In July of 2018, the lower court ordered the employer to reimburse the employee for the costs of his marijuana, and any related expenses. The employee was presented with only two options for managing his pain: opioids or marijuana. The court ruled that it was really no option at all. The employee and his physicians testified that marijuana use successfully curbed the employee’s pain, whereas opioids did not. The employee, who had previously been addicted to opioids was now opioid free for several years. The court concluded that reasonableness had been satisfied by the fact that the employee was no longer taking opioid medications. The court states:
“For over eighteen years, petitioner has endured chronic disabling pain resulting from a work-related injury. He has undergone multiple unsuccessful lumbar surgeries and pursued all recommended modalities of treatment – nothing relieved his pain. Petitioner and Dr. Liotta testified as to the beneficial effects medical marijuana can achieve for chronic pain and specifically for petitioner's pain level. Its use has also allowed petitioner to cease using opioids. That achievement, by itself, considering the opioid crisis in existence today, should suffice as a rationale for the reimbursement of medical marijuana.”

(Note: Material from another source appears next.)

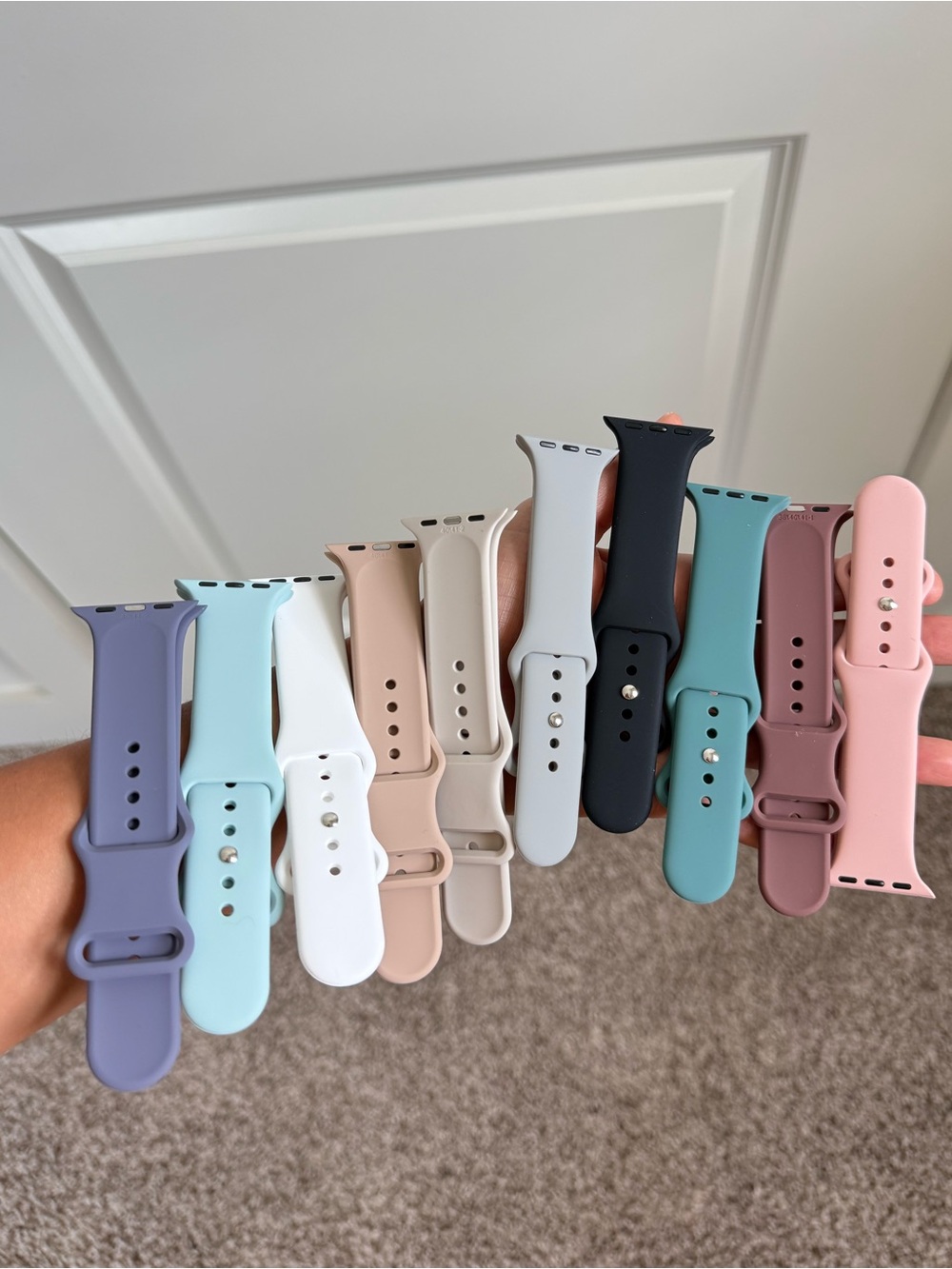 Premium Silicone Smartwatch Bands Assorted Colors 10 Pack For 38/40/41mm NEW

This raises multiple questions for Ohio employers. If enacted and approved, will use of marijuana form a basis to stay on temporary total benefits? How will a worker return to work under the influence of marijuana if there is a drug-free workplace policy? If the policy is reversed, how will employees under the umbrella of federal law participate, e.g., truck drivers? Conversely, does the possibility of a reduction in chronic pain medications justify a second look at Ohio’s marijuana laws?